Keep me updated on those ocean strength oars. I might buy a couple


----------



## jcasey (Oct 12, 2007)

Zebco 202. Ahh. I Remember getting one of those when I was 7 years old. I can't wait to see the pictures of the livewell that you slapped together.


----------



## steve the brain (Sep 28, 2016)

jlw1972 said:


> Gaffing those catfish are ya!


no when I get that devil fish up to surface I have 41" spear aimed at just behind it's head think i'll try for him wensday.



bigrick said:


> Keep me updated on those ocean strength oars. I might buy a couple


will do 



jcasey said:


> Zebco 202. Ahh. I Remember getting one of those when I was 7 years old. I can't wait to see the pictures of the livewell that you slapped together.


yes brings back childhood fishing memeory fishing w/ kid sister.

my first reel/rod combo was the white zebco101 I hope I can rinse it well enough after saltwater bait fishing.like in harbor or under bridge.

the live well is just a bilge pump inside a cooler this pump will also be an emgergency bilge pump.


----------



## stevenattsu (Apr 24, 2009)

Looks good Capt


----------



## steve the brain (Sep 28, 2016)

jcasey said:


> Zebco 202. Ahh. I Remember getting one of those when I was 7 years old. I can't wait to see the pictures of the livewell that you slapped together.


here you go on the LW

the parts I bought was a actualle kit (brand new it's like $40. I purchased as a none working kit cheap. I'll post a link to the product.

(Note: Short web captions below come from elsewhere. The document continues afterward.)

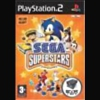 Sega Superstars sur PS2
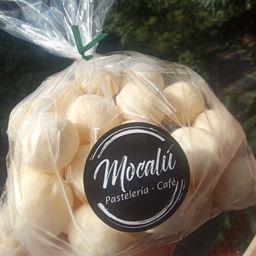 Pan de Yucas para Hornear en Casa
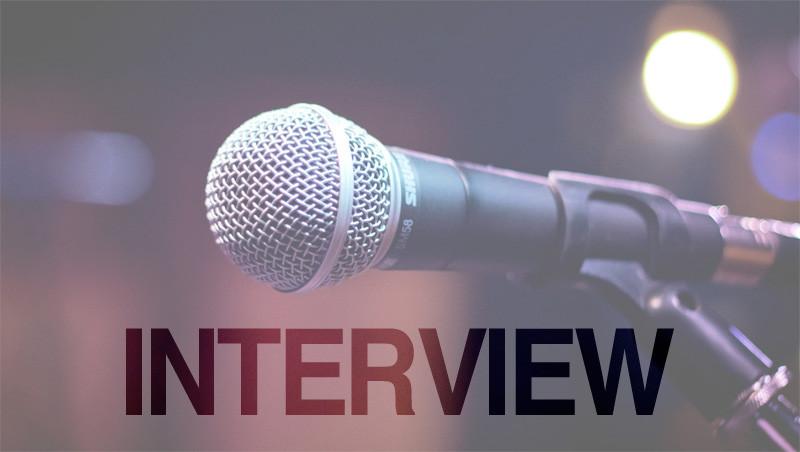 Interview pour le magazine B&W Minimalism - Olivier Robert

the only piece that wasn't working was the pump which I replaced.

I also have the troll a bait, another buckect type LW they usaalley hang off in the Gulf. I like to use the buckect for my fresh water shad (they seam to kill themselves ramming there heads into a square container they live a little bit in a round container.

BTW I looked at some of the fish you have been catching congrates on some excellent catchs



stevenattsu said:


> Looks good Capt


thanks for the kind words.
STB


----------



## NoMoSurf (Oct 2, 2007)

Are those guides hand made from bicycle spokes?


----------



## kingfish501 (Oct 7, 2007)

Okay...I've got to know. Is this guy for real or someone playing a version of Forrest Gump?


----------



## Splittine (Nov 24, 2007)

kingfish501 said:


> Okay...I've got to know. Is this guy for real or someone playing a version of Forrest Gump?


My guess is troll


----------



## MrFish (Aug 21, 2009)

I like to build my own outboards. I've got a 496 inverted getting ready to mount it on the lower from a 115 Yamaha. Next I might try a Cummins.

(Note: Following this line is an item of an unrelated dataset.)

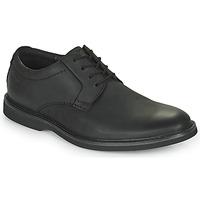 鞋子 男士 德比 Clarks 其乐 ATTICUS LTLACE 黑色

I'm gonna counter the weight with fat friends and sacks of concrete in the bow.


----------



## steve the brain (Sep 28, 2016)

NoMoSurf said:


> Are those guides hand made from bicycle spokes?


 yes


----------



## NoMoSurf (Oct 2, 2007)

MrFish said:


> I like to build my own outboards. I've got a 496 inverted getting ready to mount it on the lower from a 115 Yamaha. Next I might try a Cummins.
> 
> I'm gonna counter the weight with fat friends and sacks of concrete in the bow.


Se7en Marine is gonna get the patent attorneys after you...


----------



## kmerr80 (Oct 28, 2013)

I knew it!! You had to be a bammer


----------



## FleaBag (Oct 19, 2016)

*Auburn Class Ring with built in nose picker*


----------



## steve the brain (Sep 28, 2016)

kmerr80 said:


> I knew it!! You had to be a bammer


 you see one of three floor mats two regular floor mat size second a large A mat.

I decided against using the zebco 202 on a cain I got this instead http://www.ebay.com/itm/11215302159...49&var=412274031594&ssPageName=STRK:MEBIDX:IT

I will use the two cains as cains w/ bobers.

the telescopetic rod looks kindof good if it's decent I already have a spot picked out for mounting (under HT) w/ clips.

I keep forgetting I need to slap together a small bait in live well net. how do you Guy's make you'r bait nets?
STB


----------



## steve the brain (Sep 28, 2016)

live net one proballey make live net two later


the coat hangers are rust proof galinized metal.

cpn,stb


----------